Variable Declarations

Basic Syntax

variable VariableName {value1, value2, ...}

Boolean Variables (Shorthand)

boolean BooleanVar  # Automatically gets domain {True, False}

Examples

# Explicit domain specification
variable Weather {Sunny, Rainy, Cloudy}
variable Grade {A, B, C, D, F}

# Boolean variables (implicit True/False domain)
variable Raining
variable StudyHard

CPT (Conditional Probability Table) Blocks

Root Variables (No Parents)

VariableName {
    P(value1) = probability1
    P(value2) = probability2
    # Remaining probabilities auto-completed to sum to 1.0
}

Variables with Parents

ChildVariable | Parent1, Parent2 {
    P(child_value | parent1_value, parent2_value) = probability
    # Specify probabilities for each parent combination
}

Complete Examples

Simple Rain-Sprinkler Network

# Weather affects both sprinkler and grass
variable Rain {True, False}
variable Sprinkler {True, False} 
variable GrassWet {True, False}

# Prior probability of rain
Rain {
    P(True) = 0.2
    # P(False) = 0.8 (auto-completed)
}

# Sprinkler depends on rain (less likely when raining)
Sprinkler | Rain {
    P(True | True) = 0.01   # Rarely use sprinkler when raining
    P(True | False) = 0.4   # More likely when not raining
}

# Grass wetness depends on both rain and sprinkler
GrassWet | Rain, Sprinkler {
    P(True | True, True) = 0.99    # Almost certain when both
    P(True | True, False) = 0.8    # Likely with just rain
    P(True | False, True) = 0.9    # Likely with just sprinkler
    P(True | False, False) = 0.1   # Unlikely with neither
}

Student Performance Network

# Multi-valued variables example
variable Difficulty {Easy, Medium, Hard}
variable Intelligence {Low, Medium, High}
variable Grade {A, B, C, D, F}
variable SAT {Low, Medium, High}

# Course difficulty prior
Difficulty {
    P(Easy) = 0.3
    P(Medium) = 0.5
    # P(Hard) = 0.2 (auto-completed)
}

# Student intelligence prior  
Intelligence {
    P(Low) = 0.2
    P(Medium) = 0.6
    P(High) = 0.2
}

# Grade depends on both difficulty and intelligence
Grade | Difficulty, Intelligence {
    # Easy course, Low intelligence
    P(A | Easy, Low) = 0.1
    P(B | Easy, Low) = 0.2
    P(C | Easy, Low) = 0.4
    P(D | Easy, Low) = 0.2
    P(F | Easy, Low) = 0.1

    # Easy course, Medium intelligence  
    P(A | Easy, Medium) = 0.3
    P(B | Easy, Medium) = 0.4
    P(C | Easy, Medium) = 0.2
    P(D | Easy, Medium) = 0.08
    P(F | Easy, Medium) = 0.02

    # ... (continue for all combinations)

(Visual spatial reasoning items)
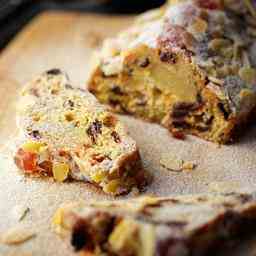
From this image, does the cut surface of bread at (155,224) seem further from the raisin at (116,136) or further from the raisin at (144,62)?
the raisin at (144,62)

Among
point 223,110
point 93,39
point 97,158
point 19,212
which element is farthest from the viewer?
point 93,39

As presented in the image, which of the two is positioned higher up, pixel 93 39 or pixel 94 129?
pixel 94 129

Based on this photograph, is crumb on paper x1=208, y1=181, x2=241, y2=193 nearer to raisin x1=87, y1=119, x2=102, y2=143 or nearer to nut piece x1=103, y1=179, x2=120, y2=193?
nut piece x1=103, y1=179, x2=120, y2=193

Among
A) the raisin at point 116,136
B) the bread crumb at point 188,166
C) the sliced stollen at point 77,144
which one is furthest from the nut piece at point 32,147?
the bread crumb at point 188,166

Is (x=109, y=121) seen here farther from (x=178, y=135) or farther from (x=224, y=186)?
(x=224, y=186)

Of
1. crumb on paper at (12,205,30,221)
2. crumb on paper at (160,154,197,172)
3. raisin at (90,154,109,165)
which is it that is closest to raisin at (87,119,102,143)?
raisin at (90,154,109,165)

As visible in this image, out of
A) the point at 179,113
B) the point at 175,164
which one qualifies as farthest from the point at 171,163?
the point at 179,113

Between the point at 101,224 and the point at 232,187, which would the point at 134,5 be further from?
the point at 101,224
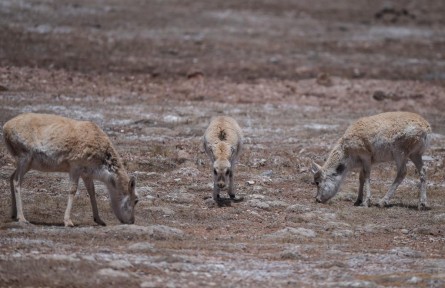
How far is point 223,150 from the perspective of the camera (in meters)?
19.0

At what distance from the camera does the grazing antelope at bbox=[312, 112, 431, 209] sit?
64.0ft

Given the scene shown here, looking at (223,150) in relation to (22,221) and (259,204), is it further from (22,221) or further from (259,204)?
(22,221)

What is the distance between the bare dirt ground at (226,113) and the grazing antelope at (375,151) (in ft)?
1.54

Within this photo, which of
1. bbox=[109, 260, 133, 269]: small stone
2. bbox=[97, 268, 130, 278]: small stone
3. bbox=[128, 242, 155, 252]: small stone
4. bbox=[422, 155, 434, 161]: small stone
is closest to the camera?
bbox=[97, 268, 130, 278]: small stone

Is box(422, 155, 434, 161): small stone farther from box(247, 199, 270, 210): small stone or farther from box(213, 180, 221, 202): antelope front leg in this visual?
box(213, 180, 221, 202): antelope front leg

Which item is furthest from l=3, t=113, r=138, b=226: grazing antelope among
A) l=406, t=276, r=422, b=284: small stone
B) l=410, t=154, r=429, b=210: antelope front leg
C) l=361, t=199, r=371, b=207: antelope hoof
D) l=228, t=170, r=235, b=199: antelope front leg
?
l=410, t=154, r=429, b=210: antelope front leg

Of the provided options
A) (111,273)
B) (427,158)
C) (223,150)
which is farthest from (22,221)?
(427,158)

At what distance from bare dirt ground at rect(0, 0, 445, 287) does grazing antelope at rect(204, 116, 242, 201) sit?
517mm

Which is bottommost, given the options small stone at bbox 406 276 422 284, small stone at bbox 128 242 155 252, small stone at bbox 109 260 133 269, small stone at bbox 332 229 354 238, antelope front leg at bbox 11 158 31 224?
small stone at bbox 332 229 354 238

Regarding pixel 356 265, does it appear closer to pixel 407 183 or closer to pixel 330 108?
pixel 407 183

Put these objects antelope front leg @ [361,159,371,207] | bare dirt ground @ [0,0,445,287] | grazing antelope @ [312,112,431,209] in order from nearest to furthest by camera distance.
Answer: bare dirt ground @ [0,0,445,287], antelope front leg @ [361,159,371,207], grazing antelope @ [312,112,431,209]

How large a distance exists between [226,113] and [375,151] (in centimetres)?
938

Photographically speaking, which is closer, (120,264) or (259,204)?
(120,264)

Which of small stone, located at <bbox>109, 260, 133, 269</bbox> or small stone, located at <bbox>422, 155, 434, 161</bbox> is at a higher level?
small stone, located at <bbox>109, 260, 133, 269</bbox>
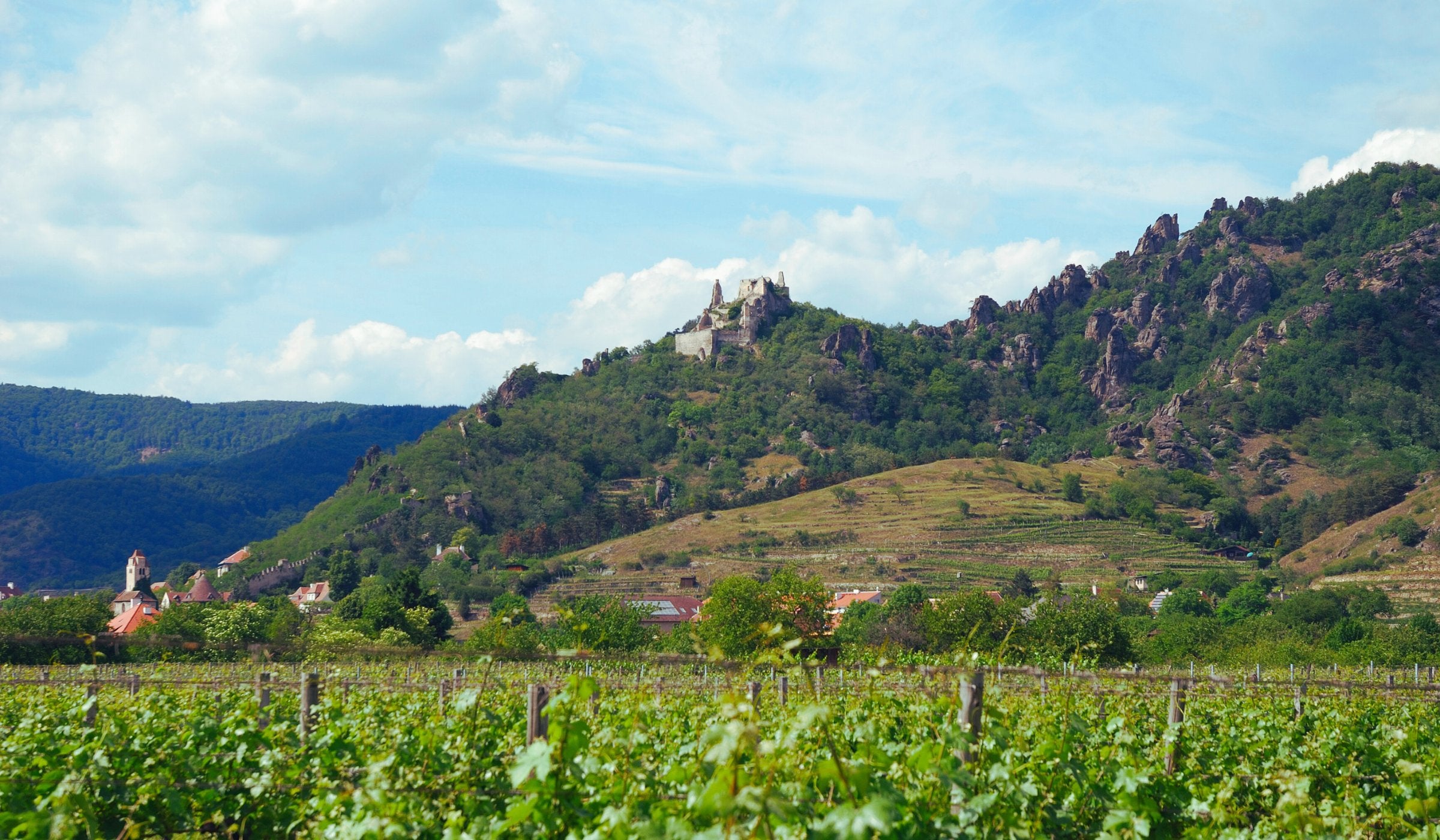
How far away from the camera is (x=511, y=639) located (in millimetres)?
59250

* [Your tasks]:
1: According to the Bayesian network syntax text, what domain does a variable declared with the boolean shorthand get automatically?
2: Pick up the Bayesian network syntax text after its last line and keep writing it in the same format.
The data is not needed for any of this work.

* [Replies]:
1: It automatically gets the domain {True, False}.

2:
}

# SAT correlates with intelligence
SAT | Intelligence {
    P(High | High) = 0.8
    P(Medium | High) = 0.15
    P(Low | High) = 0.05

    P(High | Medium) = 0.3
    P(Medium | Medium) = 0.5
    P(Low | Medium) = 0.2

    P(High | Low) = 0.05
    P(Medium | Low) = 0.25
    P(Low | Low) = 0.7
}

Format Rules and Tips

Comments

  • Use # for line comments
  • Comments can appear on separate lines or at the end of statements
  • Useful for documenting network structure and assumptions

Probability Specifications

  • Auto-completion: You don't need to specify all probabilities. The system will auto-complete missing values to ensure each conditional distribution sums to 1.0
  • Boolean shortcuts: For boolean variables, you can use T/F or True/False
  • Decimal precision: Use appropriate decimal precision (e.g., 0.33 vs 0.333333)

Common Patterns

# Root node with uniform distribution
UniformVariable {
    # All values get equal probability automatically
}

# Boolean variable with bias
BiasedCoin {
    P(True) = 0.7  # P(False) = 0.3 automatically
}

# Deterministic relationship  
Effect | Cause {
    P(True | True) = 1.0   # Always happens
    P(True | False) = 0.0  # Never happens otherwise
}

Usage Walkthrough

This section walks through a complete session using BayesCalc2, from loading a network to performing various analyses.

Starting BayesCalc2

Interactive Mode

# Start with a network file
bayescalc examples/rain_sprinkler_grass.net

# You'll see:
Bayesian Network Calculator (using prompt_toolkit)
Type 'help' for a list of commands, 'exit' to quit.
>> 

Batch Mode

# Execute a single command
bayescalc network.net --cmd "P(Rain|GrassWet=True);showGraph()"

# Run multiple commands from file
bayescalc network.net --batch commands.txt

Example Session: Weather Analysis

Let's work through analyzing the rain-sprinkler-grass network:

>> # First, let's explore the network structure
>> ls
Variable    | Type       | States
-----------|------------|------------------
Rain        | Discrete   | True, False
Sprinkler   | Discrete   | True, False  
GrassWet    | Discrete   | True, False

>> # View the network structure
>> showGraph()
Rain
├── Sprinkler
└── GrassWet
Sprinkler
└── GrassWet

>> # Check what affects grass wetness
>> parents(GrassWet)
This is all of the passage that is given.